**Texte fourni**
>>>>

Le retour qui a été le plus marquant sur la scène rock française, ces dernières années, est sans doute celui du groupe breton Matmatah. Avec un nouvel album et une tournée inattendus, ceux qui ne comptaient pas reformer le groupe il y a quelques années ont du se rendre à l’évidence : les « revenants » attirent les foules. Lors du Vercors Music Festival, Pedromadaire a pu avoir une interview avec un vieux de la vieille, Eric Digaire (basse) et un nouveau venu, Julien Carton (claviers).

Pedromadaire : Pour Matmatah, c’est un retour qui est réussi sur scène.

Matmatah : Eh beh, oui. On peut pas dire le contraire, il y a des gens qui viennent nous voir, on a une tournée qui va nous emmener jusqu’au 9 décembre. La tournée de printemps a été « sold out » super rapidement, on est les squatteurs de l’été pour les festivals, on en a fait 27, je crois.

P : Ça vous fait du bien de revenir ?

Tristan Nihouarn au chant et Eric Digaire à la basse

M : Oui, on peut faire preuve de nonchalance et dire : « Bah ouais c’est cool ». Mais non, c’est un vrai plaisir parce que l’album est très bien reçu et qu’il y a du monde dans les salles. Il y a aussi un nouveau public, on a été très surpris sur les premières dates parce qu’il y avait énormément de jeunes. Et puis à la fin des concerts, on se regardait en disant : « Mais en fait, ils n’étaient pas né quand on a arrêté » (rires).

<<<<

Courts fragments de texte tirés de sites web
>>>>

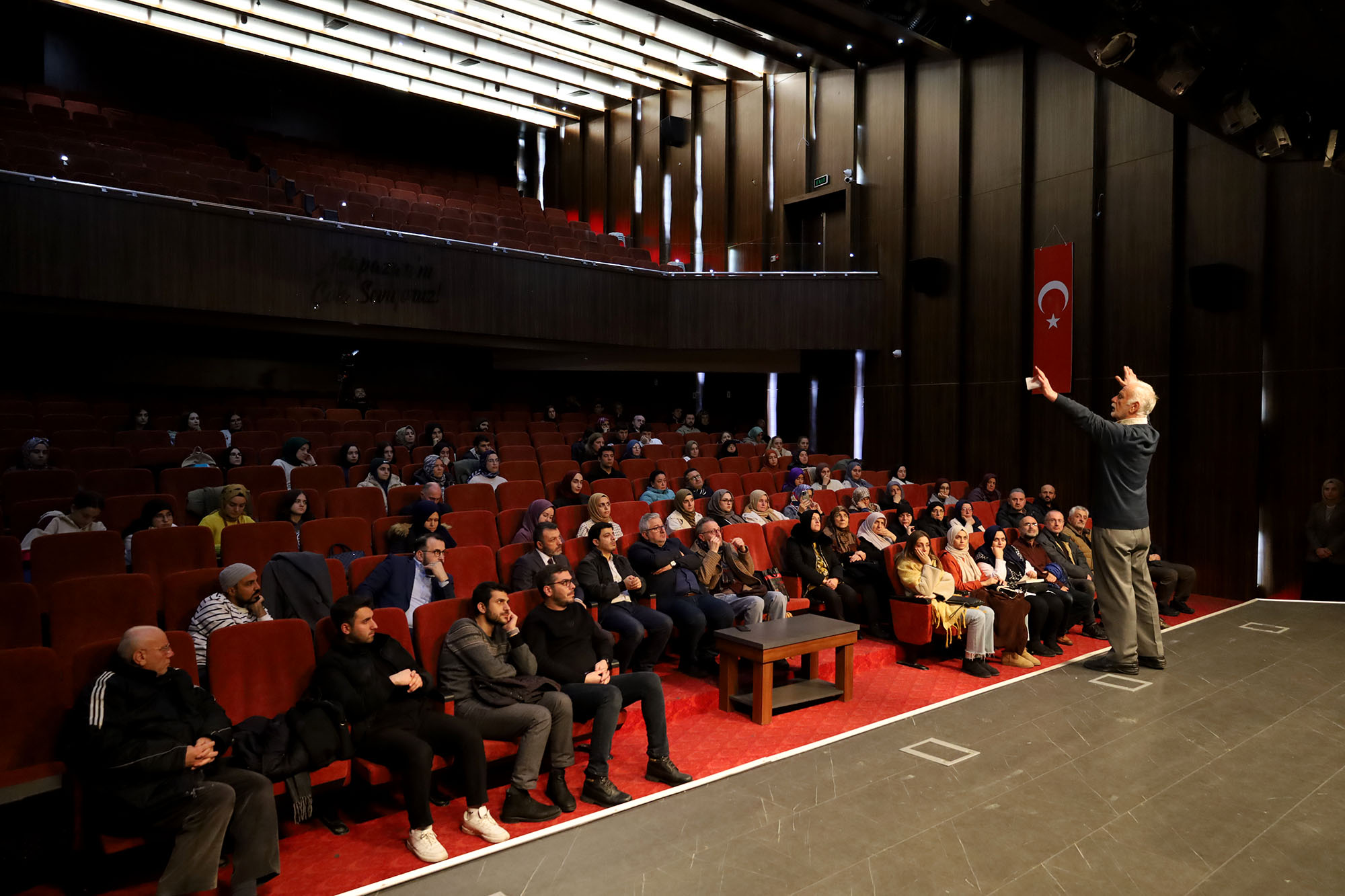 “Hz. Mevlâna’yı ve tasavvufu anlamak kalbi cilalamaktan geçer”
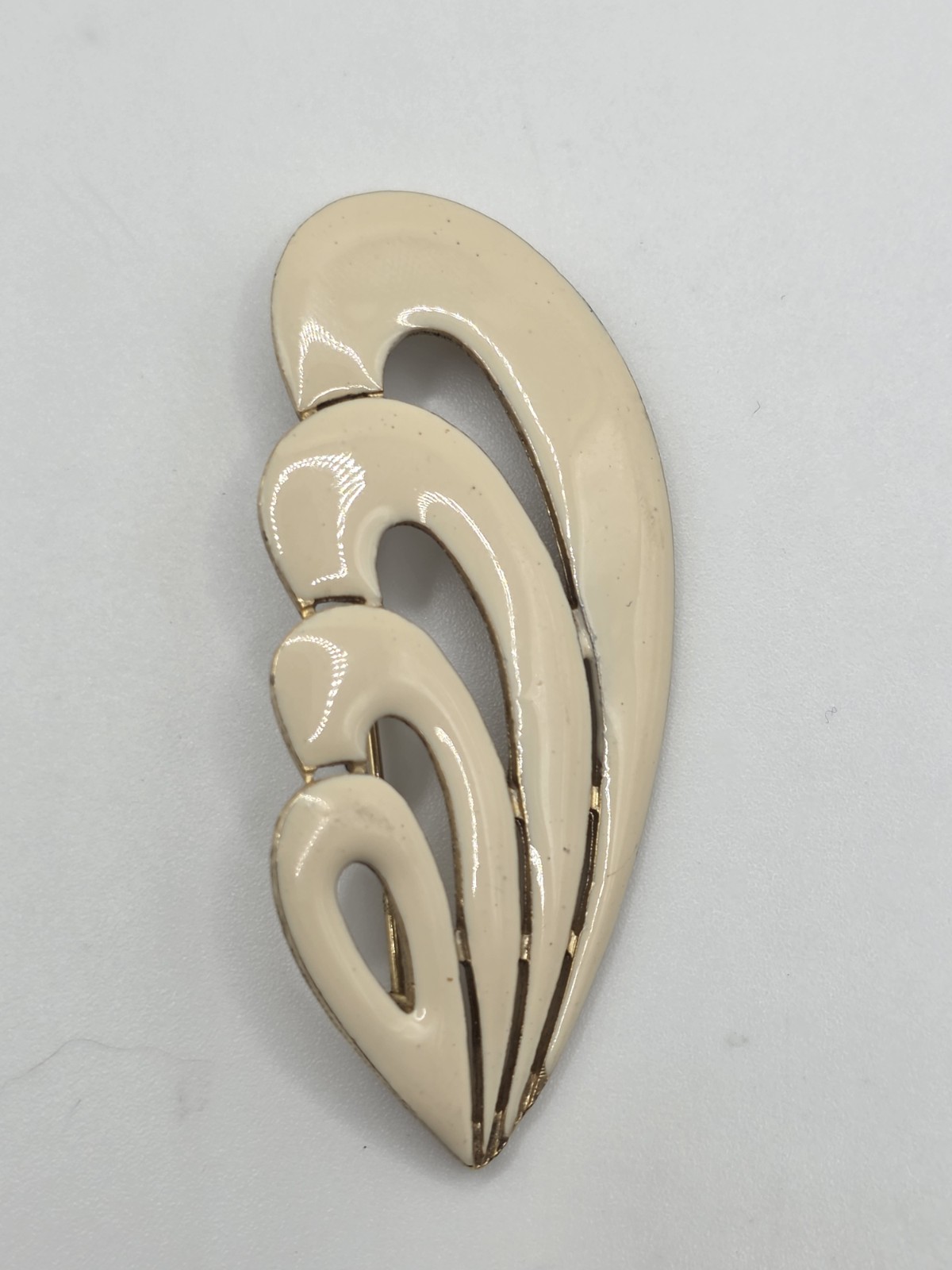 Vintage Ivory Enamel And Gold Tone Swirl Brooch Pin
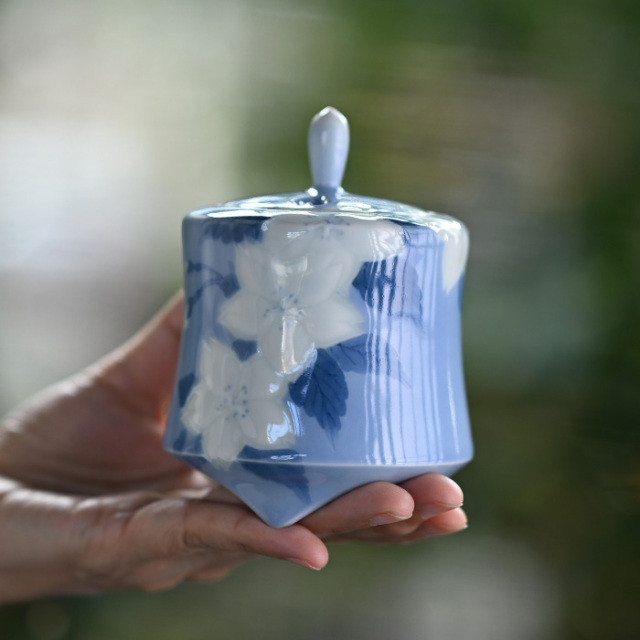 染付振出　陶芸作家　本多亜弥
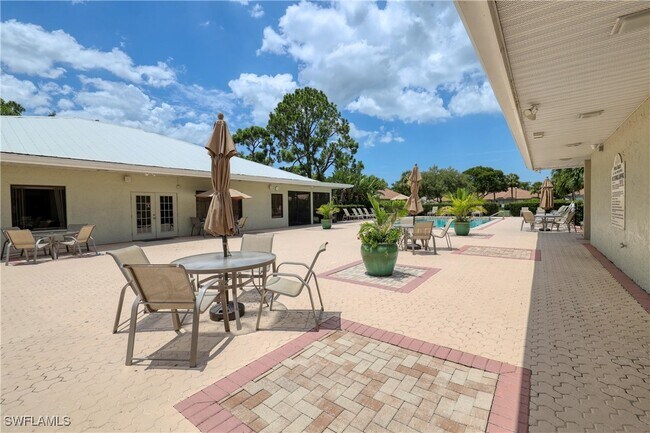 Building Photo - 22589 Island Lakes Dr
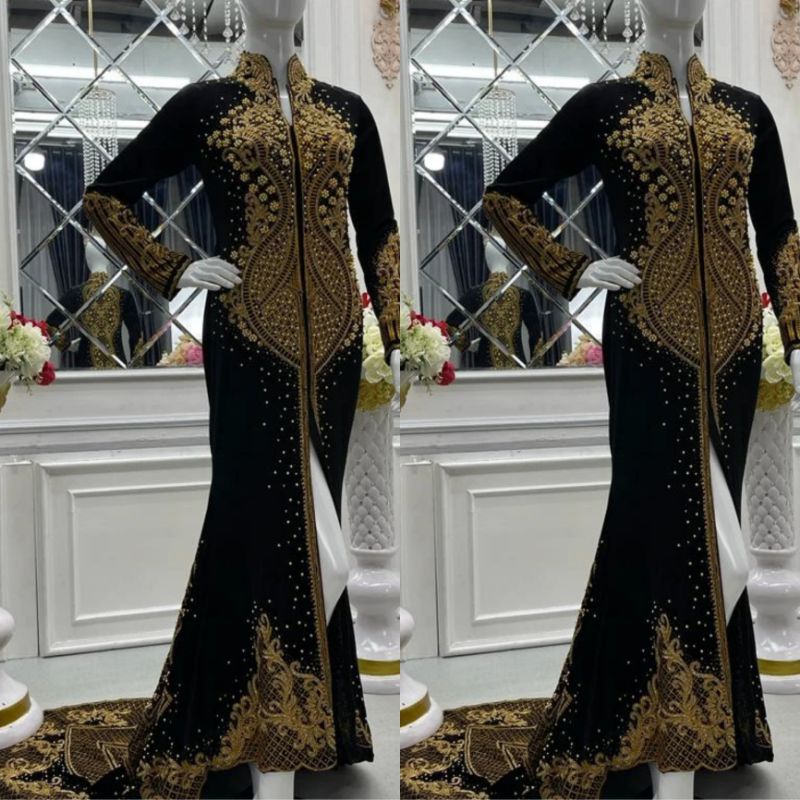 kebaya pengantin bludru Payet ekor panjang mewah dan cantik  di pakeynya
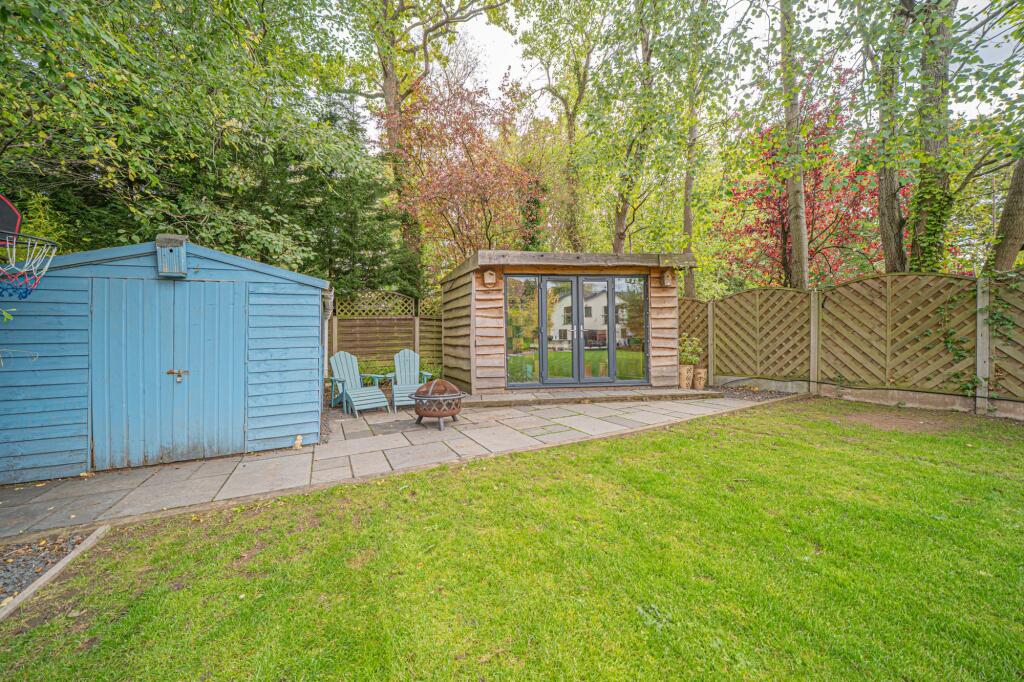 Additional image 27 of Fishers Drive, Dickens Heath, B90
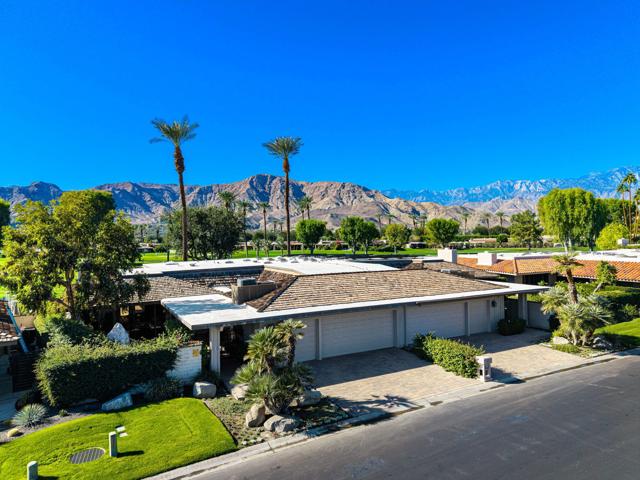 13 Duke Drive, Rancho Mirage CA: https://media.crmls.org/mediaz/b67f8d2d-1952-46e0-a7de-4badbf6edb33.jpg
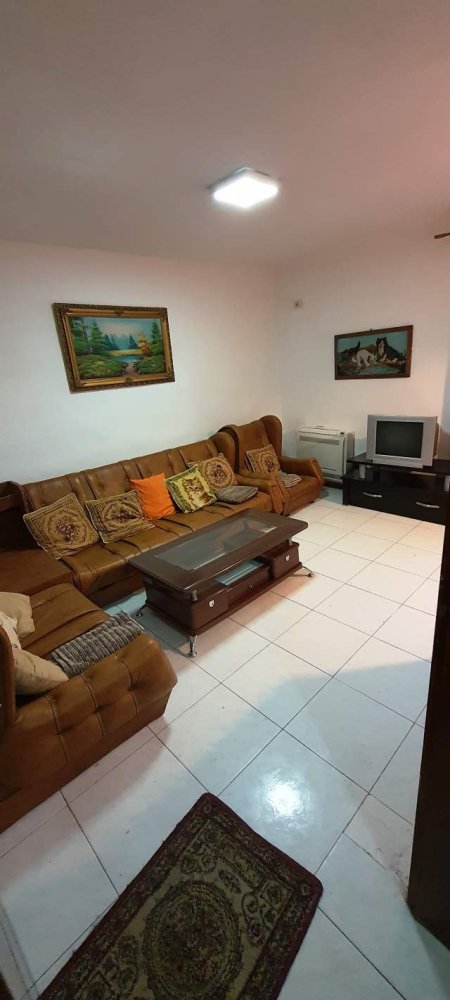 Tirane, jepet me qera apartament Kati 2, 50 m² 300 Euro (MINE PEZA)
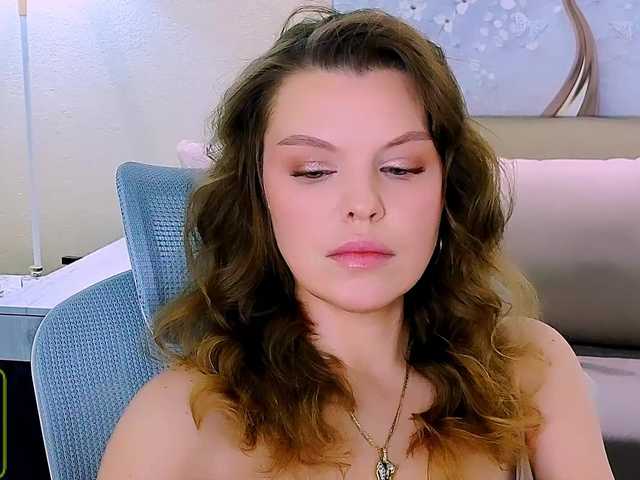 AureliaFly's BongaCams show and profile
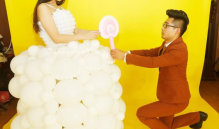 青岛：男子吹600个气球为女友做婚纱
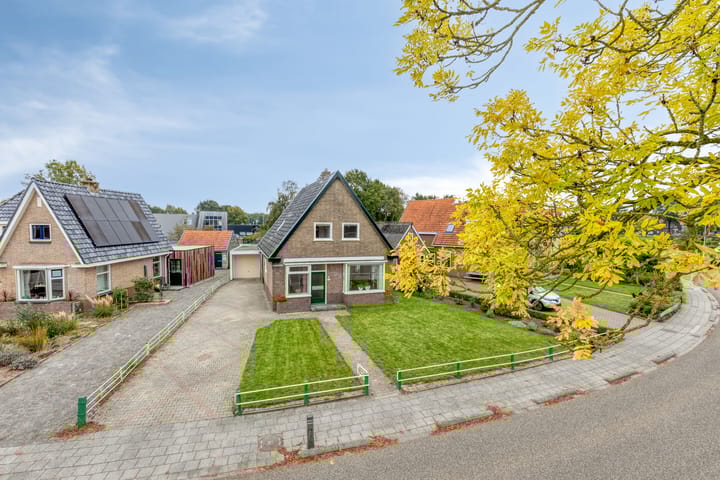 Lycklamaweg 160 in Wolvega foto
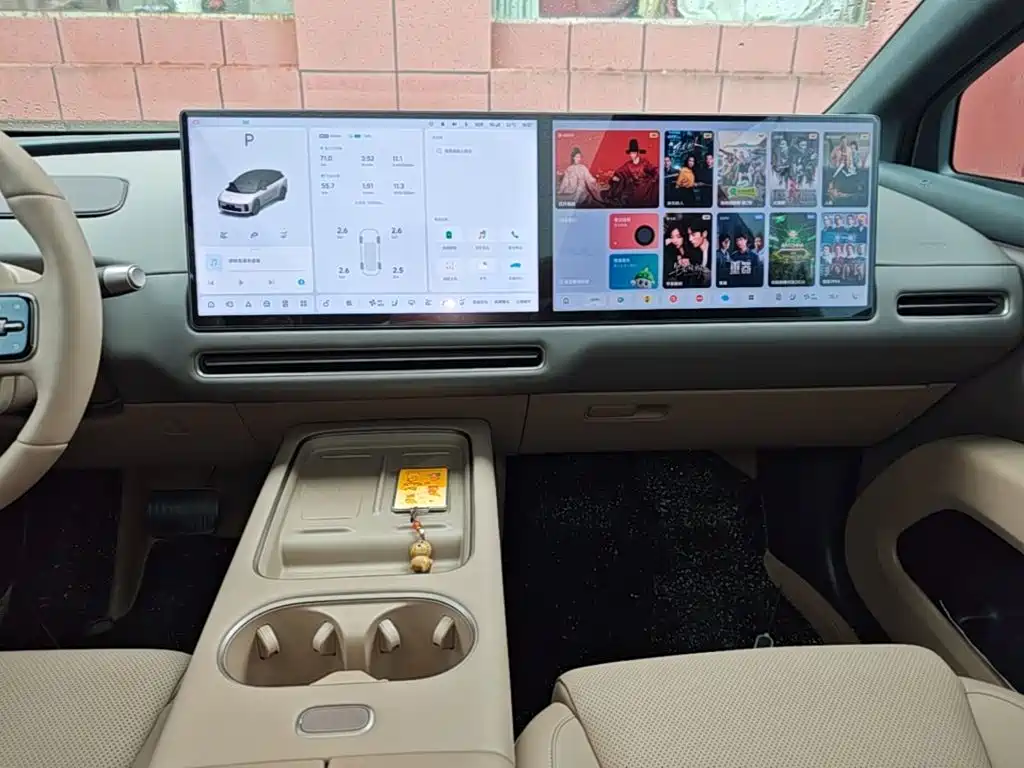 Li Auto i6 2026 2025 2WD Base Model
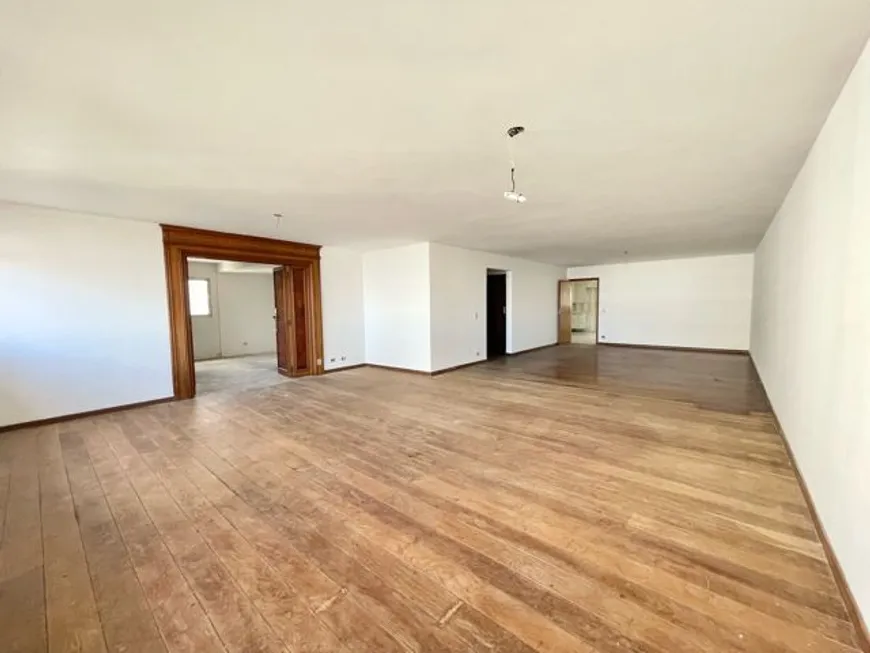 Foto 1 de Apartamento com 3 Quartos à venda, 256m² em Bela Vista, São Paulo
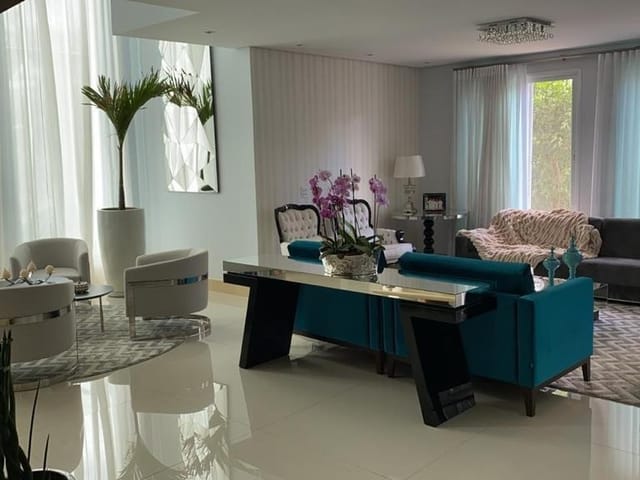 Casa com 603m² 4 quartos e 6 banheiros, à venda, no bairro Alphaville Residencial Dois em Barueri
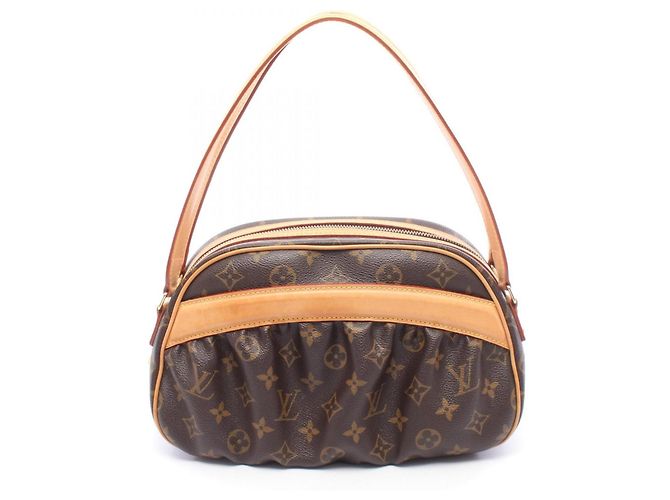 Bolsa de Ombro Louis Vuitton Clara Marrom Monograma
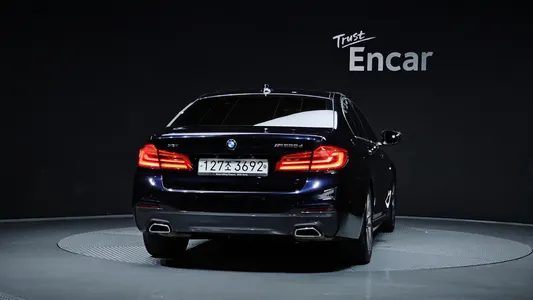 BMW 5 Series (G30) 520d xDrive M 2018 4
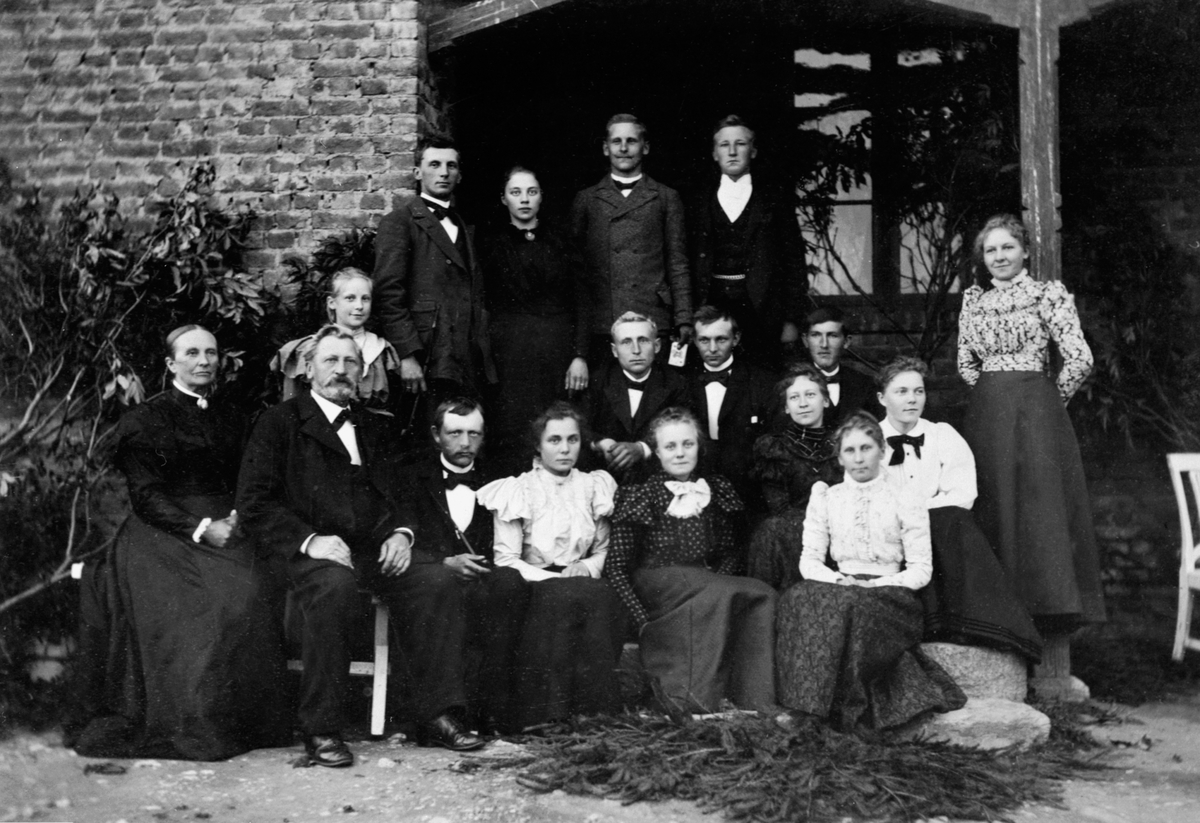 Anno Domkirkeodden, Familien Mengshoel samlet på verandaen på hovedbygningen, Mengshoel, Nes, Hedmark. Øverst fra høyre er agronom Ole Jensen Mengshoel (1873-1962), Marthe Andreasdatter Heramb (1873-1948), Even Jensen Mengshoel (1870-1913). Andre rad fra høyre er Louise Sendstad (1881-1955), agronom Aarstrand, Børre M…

<<<<

**À faire**
Condensez sous forme de liste le paragraphe de l'entretien qui débute par « Le retour qui a été le plus marquant », sans perdre ses faits principaux.

**Solution**
- Le retour du groupe breton Matmatah est sans doute le plus marquant de ces dernières années sur la scène rock française.
- Grâce à un nouvel album et à une tournée inattendus, ceux qui ne comptaient pas reformer le groupe il y a quelques années ont dû constater que les « revenants » attirent les foules.
- Au Vercors Music Festival, Pedromadaire a interviewé un membre de longue date, Eric Digaire (basse), et un nouveau venu, Julien Carton (claviers).